Math Scores Show No Gap for Girls

Posted by Geoff Davis at 01PM on 07/25/08 | Categories: Women in Science | 0 comments

A piece in today's Times covers a new NSF-funded study that compares standardized math test scores for girls and boys and finds no difference. These studies are important in that there is a fair amount of evidence that the perception that women underachieve in some subjects becomes a self-fulfilling prophecy.

Although boys in high school performed better than girls in math 20 years ago, the researchers found, that is no longer the case. The reason, they said, is simple: Girls used to take fewer advanced math courses than boys, but now they are taking just as many.

Poor Larry Summers can't catch a break, though - he's portrayed as suggesting that women achieve at lower levels. In actuality, he was talking about differing levels of variance in test scores (and posited equal means in his infamous lecture). The article doesn't discuss second order statistics, but I'd hope that the actual study does.

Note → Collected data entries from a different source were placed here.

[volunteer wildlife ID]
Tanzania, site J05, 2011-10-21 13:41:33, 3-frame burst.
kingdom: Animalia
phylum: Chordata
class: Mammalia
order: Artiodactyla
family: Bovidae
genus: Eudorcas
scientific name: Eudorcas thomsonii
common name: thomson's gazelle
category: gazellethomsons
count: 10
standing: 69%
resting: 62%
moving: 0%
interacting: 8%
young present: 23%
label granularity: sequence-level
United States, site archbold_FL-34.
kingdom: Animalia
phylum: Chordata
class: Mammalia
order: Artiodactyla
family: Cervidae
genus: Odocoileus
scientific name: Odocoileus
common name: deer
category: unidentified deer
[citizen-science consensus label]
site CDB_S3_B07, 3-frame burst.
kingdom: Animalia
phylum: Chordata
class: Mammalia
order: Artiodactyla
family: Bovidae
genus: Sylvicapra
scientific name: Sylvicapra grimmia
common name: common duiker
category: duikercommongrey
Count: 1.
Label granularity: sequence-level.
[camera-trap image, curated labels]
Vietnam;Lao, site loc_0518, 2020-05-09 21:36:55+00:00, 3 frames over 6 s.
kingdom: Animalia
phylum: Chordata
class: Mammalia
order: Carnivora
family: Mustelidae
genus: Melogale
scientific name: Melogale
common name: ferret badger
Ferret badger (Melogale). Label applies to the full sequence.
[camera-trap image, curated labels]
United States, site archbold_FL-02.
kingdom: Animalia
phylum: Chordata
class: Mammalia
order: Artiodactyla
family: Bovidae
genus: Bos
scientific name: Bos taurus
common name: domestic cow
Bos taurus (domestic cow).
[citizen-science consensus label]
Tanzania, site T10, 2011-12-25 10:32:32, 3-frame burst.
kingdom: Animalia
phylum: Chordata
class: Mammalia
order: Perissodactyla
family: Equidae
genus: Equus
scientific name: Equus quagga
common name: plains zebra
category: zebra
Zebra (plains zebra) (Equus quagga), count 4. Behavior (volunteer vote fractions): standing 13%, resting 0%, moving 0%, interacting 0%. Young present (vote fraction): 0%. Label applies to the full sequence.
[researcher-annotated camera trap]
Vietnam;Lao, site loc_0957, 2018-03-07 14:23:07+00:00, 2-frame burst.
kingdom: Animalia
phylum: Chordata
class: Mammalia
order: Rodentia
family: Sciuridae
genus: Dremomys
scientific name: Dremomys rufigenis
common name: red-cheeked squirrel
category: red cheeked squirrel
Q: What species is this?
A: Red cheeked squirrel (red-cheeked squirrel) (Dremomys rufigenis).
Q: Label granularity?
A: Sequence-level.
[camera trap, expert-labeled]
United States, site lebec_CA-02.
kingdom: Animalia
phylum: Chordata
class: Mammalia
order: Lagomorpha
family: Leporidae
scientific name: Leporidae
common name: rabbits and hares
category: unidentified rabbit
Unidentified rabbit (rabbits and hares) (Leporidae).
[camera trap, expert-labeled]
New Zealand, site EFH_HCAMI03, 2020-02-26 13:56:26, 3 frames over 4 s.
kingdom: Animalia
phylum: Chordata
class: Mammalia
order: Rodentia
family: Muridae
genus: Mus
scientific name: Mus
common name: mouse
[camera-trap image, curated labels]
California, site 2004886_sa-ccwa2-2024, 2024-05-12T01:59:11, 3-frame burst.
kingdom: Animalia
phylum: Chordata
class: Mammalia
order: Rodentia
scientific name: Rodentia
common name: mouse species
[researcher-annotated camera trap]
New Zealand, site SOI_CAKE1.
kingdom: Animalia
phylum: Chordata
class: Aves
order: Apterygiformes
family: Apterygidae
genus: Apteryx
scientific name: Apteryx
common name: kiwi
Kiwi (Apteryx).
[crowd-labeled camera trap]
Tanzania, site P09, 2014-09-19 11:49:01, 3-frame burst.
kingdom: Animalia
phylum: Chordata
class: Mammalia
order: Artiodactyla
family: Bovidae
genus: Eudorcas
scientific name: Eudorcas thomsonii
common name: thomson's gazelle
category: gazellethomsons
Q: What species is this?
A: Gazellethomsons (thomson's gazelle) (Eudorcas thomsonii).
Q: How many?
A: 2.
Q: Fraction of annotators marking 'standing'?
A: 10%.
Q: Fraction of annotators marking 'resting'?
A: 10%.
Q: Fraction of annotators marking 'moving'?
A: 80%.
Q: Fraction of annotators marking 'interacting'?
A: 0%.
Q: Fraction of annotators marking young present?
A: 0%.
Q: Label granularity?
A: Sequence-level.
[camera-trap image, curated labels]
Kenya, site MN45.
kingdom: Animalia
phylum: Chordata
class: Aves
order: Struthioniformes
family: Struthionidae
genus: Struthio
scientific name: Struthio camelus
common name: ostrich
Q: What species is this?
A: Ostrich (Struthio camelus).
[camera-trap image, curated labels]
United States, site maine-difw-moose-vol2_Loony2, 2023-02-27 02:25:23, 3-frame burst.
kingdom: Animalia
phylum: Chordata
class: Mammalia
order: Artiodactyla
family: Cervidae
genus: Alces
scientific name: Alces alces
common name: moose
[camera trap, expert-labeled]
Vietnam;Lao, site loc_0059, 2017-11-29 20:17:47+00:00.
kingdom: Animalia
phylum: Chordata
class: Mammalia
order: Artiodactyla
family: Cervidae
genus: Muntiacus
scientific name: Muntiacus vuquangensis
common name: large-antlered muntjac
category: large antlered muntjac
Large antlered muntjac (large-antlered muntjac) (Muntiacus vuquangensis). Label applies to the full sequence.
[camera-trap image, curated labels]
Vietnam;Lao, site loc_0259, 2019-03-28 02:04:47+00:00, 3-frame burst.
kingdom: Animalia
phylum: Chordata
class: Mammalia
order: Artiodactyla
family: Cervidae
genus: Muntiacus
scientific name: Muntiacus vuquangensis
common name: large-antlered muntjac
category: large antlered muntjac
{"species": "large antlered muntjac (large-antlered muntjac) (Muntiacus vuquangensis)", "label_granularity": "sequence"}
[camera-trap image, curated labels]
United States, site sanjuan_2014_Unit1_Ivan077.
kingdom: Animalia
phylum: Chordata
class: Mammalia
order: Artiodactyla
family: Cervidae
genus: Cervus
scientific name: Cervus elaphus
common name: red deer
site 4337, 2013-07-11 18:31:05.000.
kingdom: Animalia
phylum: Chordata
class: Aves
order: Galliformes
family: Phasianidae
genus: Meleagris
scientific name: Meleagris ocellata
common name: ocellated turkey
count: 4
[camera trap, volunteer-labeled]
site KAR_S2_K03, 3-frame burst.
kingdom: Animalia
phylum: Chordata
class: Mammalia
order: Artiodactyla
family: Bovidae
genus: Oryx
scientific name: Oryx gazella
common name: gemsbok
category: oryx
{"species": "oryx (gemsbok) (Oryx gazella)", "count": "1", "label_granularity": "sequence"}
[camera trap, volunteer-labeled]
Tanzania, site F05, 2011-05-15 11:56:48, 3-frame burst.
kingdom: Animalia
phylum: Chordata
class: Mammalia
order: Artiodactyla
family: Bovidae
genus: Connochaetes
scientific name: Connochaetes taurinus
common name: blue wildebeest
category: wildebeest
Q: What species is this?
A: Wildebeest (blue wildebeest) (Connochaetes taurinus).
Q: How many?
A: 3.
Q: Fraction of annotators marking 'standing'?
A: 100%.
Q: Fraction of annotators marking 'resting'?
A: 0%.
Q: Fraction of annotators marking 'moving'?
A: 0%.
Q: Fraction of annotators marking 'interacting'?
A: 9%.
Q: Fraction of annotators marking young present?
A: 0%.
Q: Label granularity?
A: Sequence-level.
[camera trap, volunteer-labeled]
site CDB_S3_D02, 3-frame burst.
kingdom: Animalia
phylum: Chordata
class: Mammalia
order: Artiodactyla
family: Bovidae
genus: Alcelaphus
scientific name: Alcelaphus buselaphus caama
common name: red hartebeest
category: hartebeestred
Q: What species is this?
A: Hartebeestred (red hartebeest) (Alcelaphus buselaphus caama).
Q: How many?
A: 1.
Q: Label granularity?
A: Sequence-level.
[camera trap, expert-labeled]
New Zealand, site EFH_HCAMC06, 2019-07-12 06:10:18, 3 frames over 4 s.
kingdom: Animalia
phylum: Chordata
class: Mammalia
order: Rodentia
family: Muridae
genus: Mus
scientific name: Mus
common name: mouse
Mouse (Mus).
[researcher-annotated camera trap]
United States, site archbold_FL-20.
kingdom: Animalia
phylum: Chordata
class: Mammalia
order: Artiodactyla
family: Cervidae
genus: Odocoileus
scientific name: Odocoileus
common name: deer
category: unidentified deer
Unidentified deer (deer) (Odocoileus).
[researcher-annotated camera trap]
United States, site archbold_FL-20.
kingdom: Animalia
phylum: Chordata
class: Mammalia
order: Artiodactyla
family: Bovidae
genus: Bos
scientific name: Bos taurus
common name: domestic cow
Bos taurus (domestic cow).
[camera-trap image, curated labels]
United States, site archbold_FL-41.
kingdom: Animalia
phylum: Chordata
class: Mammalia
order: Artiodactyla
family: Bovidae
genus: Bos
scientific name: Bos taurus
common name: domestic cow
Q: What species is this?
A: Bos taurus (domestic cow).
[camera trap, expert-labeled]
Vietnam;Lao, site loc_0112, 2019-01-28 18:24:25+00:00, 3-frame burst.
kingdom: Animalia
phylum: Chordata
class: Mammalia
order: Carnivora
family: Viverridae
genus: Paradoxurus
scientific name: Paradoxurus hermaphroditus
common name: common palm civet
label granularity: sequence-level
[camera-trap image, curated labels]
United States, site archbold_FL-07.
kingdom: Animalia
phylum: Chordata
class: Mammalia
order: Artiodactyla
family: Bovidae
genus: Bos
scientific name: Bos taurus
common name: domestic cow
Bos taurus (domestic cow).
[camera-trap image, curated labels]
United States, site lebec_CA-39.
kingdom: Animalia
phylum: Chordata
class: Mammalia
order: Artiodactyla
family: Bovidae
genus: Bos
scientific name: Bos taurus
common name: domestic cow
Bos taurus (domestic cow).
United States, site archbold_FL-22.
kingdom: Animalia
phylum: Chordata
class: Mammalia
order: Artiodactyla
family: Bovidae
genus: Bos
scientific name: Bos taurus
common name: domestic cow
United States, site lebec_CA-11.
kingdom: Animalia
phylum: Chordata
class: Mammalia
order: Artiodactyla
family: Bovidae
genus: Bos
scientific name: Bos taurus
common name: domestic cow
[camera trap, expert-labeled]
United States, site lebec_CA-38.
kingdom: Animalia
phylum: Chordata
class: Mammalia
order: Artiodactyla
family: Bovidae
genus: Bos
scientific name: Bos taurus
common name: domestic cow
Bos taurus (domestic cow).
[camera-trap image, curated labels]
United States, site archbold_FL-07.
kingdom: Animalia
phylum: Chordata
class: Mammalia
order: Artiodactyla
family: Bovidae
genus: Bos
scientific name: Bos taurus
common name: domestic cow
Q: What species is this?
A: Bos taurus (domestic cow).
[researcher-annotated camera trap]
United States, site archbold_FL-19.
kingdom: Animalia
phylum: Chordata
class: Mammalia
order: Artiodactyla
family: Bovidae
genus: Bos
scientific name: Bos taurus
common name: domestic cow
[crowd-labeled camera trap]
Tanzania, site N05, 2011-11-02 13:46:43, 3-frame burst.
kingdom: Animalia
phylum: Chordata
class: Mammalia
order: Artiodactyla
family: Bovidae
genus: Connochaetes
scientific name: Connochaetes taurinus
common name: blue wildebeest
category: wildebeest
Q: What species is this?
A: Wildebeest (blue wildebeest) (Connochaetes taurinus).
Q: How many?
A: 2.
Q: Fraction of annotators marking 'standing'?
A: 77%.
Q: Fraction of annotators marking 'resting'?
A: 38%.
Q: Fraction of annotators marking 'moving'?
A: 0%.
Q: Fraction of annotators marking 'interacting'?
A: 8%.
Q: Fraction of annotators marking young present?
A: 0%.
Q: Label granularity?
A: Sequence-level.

What I found particularly interesting:

The study also analyzed the gender gap on the math section of the SAT. Rather than proving boys’ superior talent for math, the study found, the difference is probably attributable to a skewed pool of test takers. The SAT is taken primarily by seniors bound for college, and since more girls than boys go to college, about 100,000 more girls than boys take the test, including lower-achieving girls who bring down the girls’ average score.

College populations are becoming more and more skewed female. Before long I imagine people will be worrying about the intrinsic aptitude of *my* gender.